One of my favorite restaurants in NYC is Pietro’s.  I have been going there for years and always order the Chicken Pietro, which in my opinion is one of the best dishes in New York.  This is my version and not only does my family think it’s just as delicious as the restaurants, but the rosemary makes the kitchen smell so good!

Ingredients:

  • 8-10 organic chicken thighs, with or without bone in (skinless, or remove the skin yourself)
  • 2 -3 tsp. olive oil
  • 2 red onions cut into slivers
  • 16 oz sliced mushrooms
  • 1 tbsp. rosemary (fresh or dried), ground in a mortar and pestle 
  • salt and pepper to taste


Preparation:

  • Preheat oven to 350 degrees. 
  • Trim chicken thighs well, removing the skin and as much of the fat as you can.  Season both sides of thighs with salt and pepper. 
  • Heat a large frying pan, and add a little olive oil.  In order to keep the chicken from sticking to the pan you need to make sure it’s hot enough before you add the chicken. Test the heat level by flicking a few small drops of water into the pan and if it sizzles and vaporizes immediately your pan is ready for the chicken.  
  • Put chicken in frying pan and brown very well on both sides.  When you place the chicken in the pan do not touch it for a few minutes.  Just let it cook and once enough of the chicken has cooked it should turn easily without sticking.  
  • Once chicken is browned on both sides, remove from frying pan and place in a glass casserole dish and set aside.
  • In the same frying pan that you browned the chicken in, sauté the onions for 2-3 minutes.  Next, add the mushrooms and sauté for 5-7 minutes more.  Mix in the rosemary.
  • Put mushroom, onion and rosemary mixture on top of chicken pieces. 
  • Finally, roast in oven for 35-45 minutes.  
  • Serve hot with any juice from the dish spooned over the chicken and enjoy!

Roasted Veggie Buddha Bowl

Serves 4

This high fiber, protein-rich and ridiculously healthy veggie bowl is so yummy it will immediately become one of your favorite dishes!
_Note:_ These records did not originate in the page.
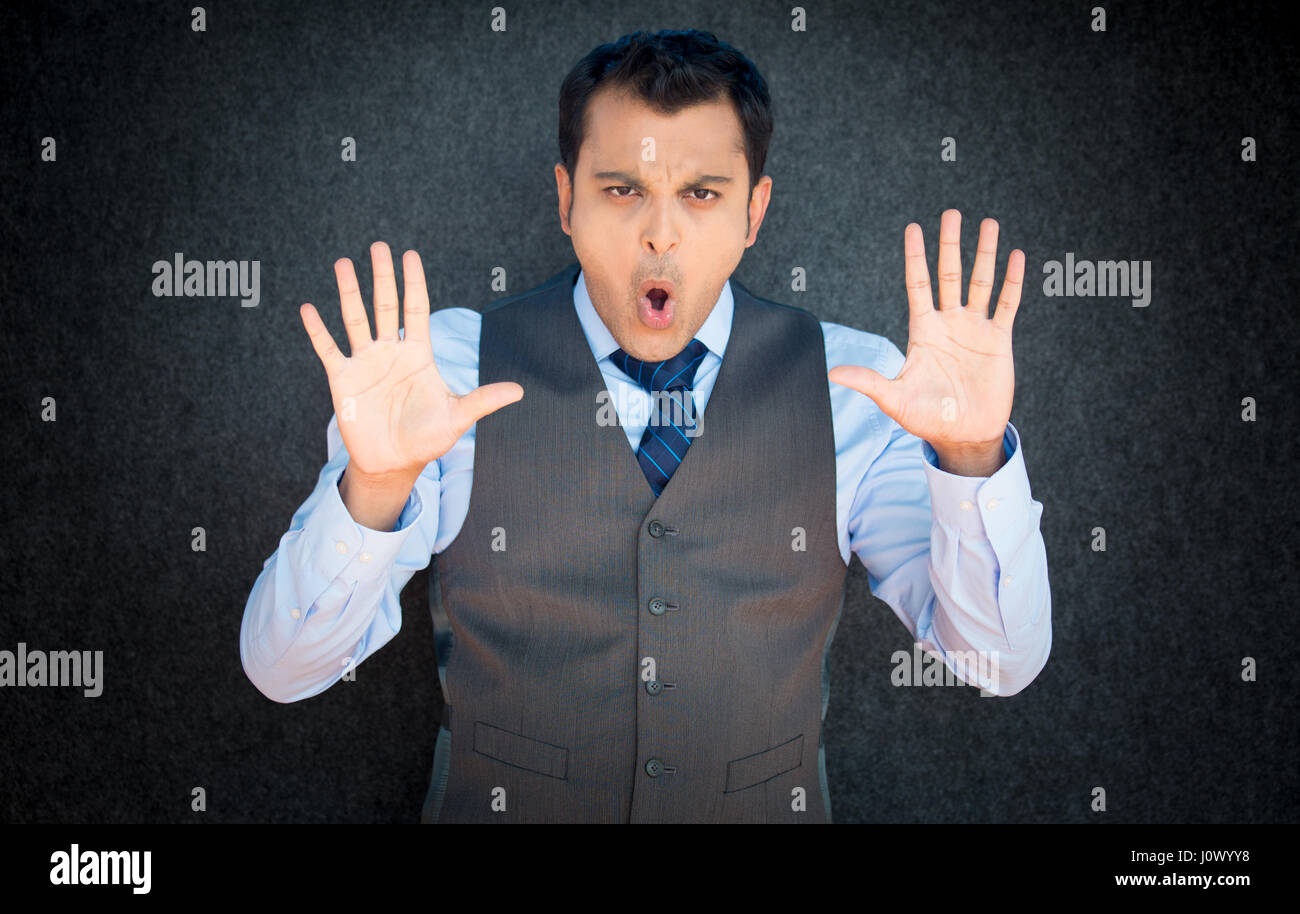 Closeup portrait of young, angry man in vest and blue tie, gesturing no with hands and saying stop with his mouth, - Stock Image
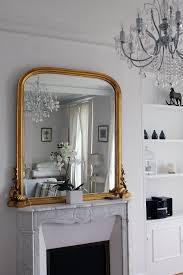 parisian decor gold mirror marble fireplace u2014 bows u0026 sequins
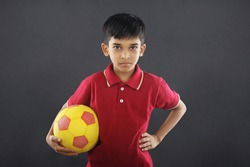 Indian boy holding football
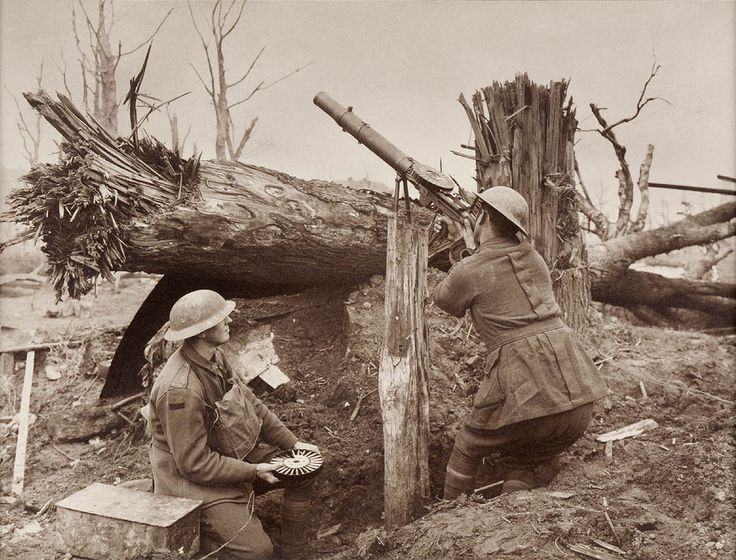 An Australian machine gunner has fixed his Lewis gun bipod on a tree stump and opens fire on German planes, Aug 1918. His feeder is ready with another pan magazine. The Lewis was quite effective against WW1 planes and their light structures.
While I am always in the mood to eat a big bowl of roasted veggies with nuts, beans, sweet potato, avocado etc., I want the rest of my family to be as enthused, so I prepare everything, set it out on the counter and everyone makes their own bowl with whatever ingredients they want in it.  The verdict – they love it!  This is a picture and the recipe of my bowl, which is also perfect for a meatless Monday dish, but I also grilled a piece of chicken and salmon so my family could add those to their bowls as well.

Ingredients:

  • I Head of Cauliflower cut into small florets
  • 1 Sweet Potato sliced 
  • 1 can Chickpeas (Garbanzo beans); drained and rinsed
  • 1 cup Quinoa rinsed
  • 3 cups packed Kale
  • 2 cups Arugula
  • 1 Avocado
  • 2 tablespoons Coconut Oil
  • 2-4 tablespoons Extra Virgin Olive Oil
  • 1 Garlic Clove minced
  • 2 cups Vegetable Broth
  • Sea salt
  • Freshly ground Pepper
  • 1 teaspoon Garlic powder
  • 1 tsp. Cinnamon (optional)
  • Parsley for garnish
  • Salt and Pepper to taste
  • Black and white Sesame Seeds (optional)
  • Lemon wedges
  • Cashew Cream for drizzling 

Preparation:

  • Preheat oven to 400 degrees.

Chickpeas:

  • Spread drained and rinsed Chickpeas on a baking sheet in a single layer and dry them really well with a towel.  The drier they are, the better and crunchier they will turn out.  The key is to make sure they go into the oven without any water left on them. 
  • Drizzle or spray with Olive Oil, sprinkle with ½ -1 tsp. salt, ½ tsp. garlic powder and freshly ground pepper.  
  • Bake for about 45 minutes, shaking the pan every 15 minutes or so to make sure they don’t burn.
  • They should be golden brown and crunch on the inside when they’re done.

Veggies:

  • Melt Coconut Oil in small saucepan.
  • Coat Cauliflower and Sweet Potatoes with Coconut Oil, season with Salt and Pepper, sprinkle Sweet Potatoes with cinnamon and spread on baking sheet. 
  • Roast for about 30 minutes, checking and turning veggies on the baking sheet half way through until desired amount of browning and tenderness.  

Quinoa:

  • Rinse and drain the Quinoa.  Add rinsed Quinoa, 1 tsp. salt, ½ tsp. Garlic Powder and vegetable broth to a small saucepan and bring to boil over high heat.  Turn heat down to low, cover and simmer for approximately 15-20 minutes, until liquid is dissolved.  Let sit for a few minutes, fluff with a fork and set aside.

Kale and Arugula:

  • While Quinoa and the rest of the ingredients are roasting, preheat a large skillet with 2 tablespoons of Olive Oil.  Add Garlic and sauté for 1 min.  Add Kale and Arugula and cook for approx. 3-5 minutes until wilted.  Season with Salt and Pepper to taste.  Remove from heat and sprinkle with black and white sesame seeds.

Serving:

  • Assemble the bowl with a scoop of Quinoa, Cauliflower, Kale and Arugula mixture, Sweet potato slices, Chickpeas and ¼ Avocado.  
  • Add lemon wedges to squeeze over bowl.
  • Finally drizzle with Cashew Cream and enjoy! 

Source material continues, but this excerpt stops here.